### INSTRUCTIONS TO FOLLOW
Can you rewrite the stretch of data from the line containing "Between (x=27, y=207)" through the line containing "0.09 metres", replacing every "stone statue" with "marble statue" and leaving everything else as it is?

** Start INPUT ROWS **

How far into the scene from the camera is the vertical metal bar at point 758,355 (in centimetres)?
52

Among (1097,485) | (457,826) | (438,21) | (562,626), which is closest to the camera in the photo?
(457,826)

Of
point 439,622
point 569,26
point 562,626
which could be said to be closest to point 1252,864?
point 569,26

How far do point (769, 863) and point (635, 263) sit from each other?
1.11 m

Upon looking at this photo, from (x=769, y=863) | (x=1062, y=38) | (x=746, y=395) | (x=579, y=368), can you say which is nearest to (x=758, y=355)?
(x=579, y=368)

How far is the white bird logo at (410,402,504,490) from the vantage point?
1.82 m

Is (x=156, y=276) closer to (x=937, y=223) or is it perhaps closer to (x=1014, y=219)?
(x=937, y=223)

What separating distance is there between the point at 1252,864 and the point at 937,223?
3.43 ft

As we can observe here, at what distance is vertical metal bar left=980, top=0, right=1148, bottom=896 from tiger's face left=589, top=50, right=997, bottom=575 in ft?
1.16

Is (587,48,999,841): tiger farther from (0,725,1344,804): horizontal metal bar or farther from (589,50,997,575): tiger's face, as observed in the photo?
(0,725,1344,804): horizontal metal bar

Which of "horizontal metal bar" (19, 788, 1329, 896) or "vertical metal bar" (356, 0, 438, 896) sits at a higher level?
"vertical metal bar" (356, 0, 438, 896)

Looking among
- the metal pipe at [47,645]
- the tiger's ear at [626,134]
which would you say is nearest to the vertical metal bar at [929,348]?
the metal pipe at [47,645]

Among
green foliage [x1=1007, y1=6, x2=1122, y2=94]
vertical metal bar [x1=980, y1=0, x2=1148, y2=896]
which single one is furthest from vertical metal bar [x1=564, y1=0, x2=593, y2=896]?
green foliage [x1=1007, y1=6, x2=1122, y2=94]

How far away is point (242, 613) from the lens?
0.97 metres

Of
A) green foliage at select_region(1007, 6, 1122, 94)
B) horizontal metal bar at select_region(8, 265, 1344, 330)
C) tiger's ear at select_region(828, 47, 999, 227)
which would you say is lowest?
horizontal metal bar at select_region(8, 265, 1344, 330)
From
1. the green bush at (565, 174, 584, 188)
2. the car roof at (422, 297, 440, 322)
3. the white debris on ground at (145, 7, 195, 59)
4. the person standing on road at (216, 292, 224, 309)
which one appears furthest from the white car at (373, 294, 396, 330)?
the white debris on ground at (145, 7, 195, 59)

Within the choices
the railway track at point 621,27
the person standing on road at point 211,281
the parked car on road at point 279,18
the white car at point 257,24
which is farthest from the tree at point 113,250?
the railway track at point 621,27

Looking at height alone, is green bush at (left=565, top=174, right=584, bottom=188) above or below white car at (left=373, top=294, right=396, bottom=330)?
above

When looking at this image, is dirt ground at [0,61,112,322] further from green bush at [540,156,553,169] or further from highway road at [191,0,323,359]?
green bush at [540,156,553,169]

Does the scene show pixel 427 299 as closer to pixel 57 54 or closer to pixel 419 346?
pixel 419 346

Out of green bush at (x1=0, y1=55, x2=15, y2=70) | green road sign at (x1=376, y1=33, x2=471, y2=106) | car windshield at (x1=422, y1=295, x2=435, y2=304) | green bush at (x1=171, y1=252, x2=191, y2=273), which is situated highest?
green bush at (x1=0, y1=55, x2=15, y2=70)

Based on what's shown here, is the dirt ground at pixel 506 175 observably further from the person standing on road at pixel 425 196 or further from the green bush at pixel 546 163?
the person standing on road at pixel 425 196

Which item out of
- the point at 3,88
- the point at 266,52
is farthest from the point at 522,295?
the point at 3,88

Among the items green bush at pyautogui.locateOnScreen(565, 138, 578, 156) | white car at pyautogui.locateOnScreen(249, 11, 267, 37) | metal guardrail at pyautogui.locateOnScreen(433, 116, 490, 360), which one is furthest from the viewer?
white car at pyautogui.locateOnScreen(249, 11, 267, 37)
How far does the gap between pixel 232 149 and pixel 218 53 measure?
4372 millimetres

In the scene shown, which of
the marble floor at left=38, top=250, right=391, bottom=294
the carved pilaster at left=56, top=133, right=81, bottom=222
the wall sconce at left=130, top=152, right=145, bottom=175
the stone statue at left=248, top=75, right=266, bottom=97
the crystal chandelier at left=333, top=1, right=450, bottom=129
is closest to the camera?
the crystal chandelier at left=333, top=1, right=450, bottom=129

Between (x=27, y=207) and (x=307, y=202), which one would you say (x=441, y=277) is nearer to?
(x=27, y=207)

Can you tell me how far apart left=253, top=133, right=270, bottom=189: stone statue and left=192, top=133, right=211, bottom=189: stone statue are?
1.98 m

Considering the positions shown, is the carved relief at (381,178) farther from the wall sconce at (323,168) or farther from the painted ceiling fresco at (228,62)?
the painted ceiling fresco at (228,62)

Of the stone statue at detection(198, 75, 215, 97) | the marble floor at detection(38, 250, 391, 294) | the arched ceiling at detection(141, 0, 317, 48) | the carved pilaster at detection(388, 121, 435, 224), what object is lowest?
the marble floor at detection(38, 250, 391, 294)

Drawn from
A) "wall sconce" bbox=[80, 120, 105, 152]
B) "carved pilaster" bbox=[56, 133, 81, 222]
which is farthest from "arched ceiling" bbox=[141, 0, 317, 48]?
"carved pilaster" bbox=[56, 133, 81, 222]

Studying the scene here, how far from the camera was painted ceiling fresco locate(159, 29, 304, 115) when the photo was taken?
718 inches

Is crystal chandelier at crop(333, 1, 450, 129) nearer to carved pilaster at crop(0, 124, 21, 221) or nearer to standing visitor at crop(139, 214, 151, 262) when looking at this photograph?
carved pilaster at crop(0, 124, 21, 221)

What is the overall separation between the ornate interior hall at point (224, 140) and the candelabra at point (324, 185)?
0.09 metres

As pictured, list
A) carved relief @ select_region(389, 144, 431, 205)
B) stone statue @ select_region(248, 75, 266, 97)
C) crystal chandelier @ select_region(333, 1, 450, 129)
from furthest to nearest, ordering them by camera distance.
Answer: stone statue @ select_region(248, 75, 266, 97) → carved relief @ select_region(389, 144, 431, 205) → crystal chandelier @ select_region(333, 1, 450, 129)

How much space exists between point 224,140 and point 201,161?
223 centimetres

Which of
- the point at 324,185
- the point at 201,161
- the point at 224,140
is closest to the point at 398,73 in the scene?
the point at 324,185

** End INPUT ROWS **

### CORRECT ANSWER
Between (x=27, y=207) and (x=307, y=202), which one would you say (x=441, y=277) is nearer to?
(x=27, y=207)

Can you tell me how far apart left=253, top=133, right=270, bottom=189: marble statue and left=192, top=133, right=211, bottom=189: marble statue are?
1.98 m

Considering the positions shown, is the carved relief at (381,178) farther from the wall sconce at (323,168) or farther from the painted ceiling fresco at (228,62)?
the painted ceiling fresco at (228,62)

Of the marble statue at detection(198, 75, 215, 97) | the marble floor at detection(38, 250, 391, 294) | the arched ceiling at detection(141, 0, 317, 48) | the carved pilaster at detection(388, 121, 435, 224), what object is lowest?
the marble floor at detection(38, 250, 391, 294)

Drawn from
A) "wall sconce" bbox=[80, 120, 105, 152]
B) "carved pilaster" bbox=[56, 133, 81, 222]
which is farthest from "arched ceiling" bbox=[141, 0, 317, 48]?
"carved pilaster" bbox=[56, 133, 81, 222]

Studying the scene here, how far from the camera was painted ceiling fresco locate(159, 29, 304, 115) when the photo was taken?
718 inches

Is crystal chandelier at crop(333, 1, 450, 129) nearer to carved pilaster at crop(0, 124, 21, 221) or nearer to standing visitor at crop(139, 214, 151, 262) when looking at this photograph?
carved pilaster at crop(0, 124, 21, 221)

What is the overall separation between the ornate interior hall at point (224, 140) and the candelabra at point (324, 185)?
0.09 metres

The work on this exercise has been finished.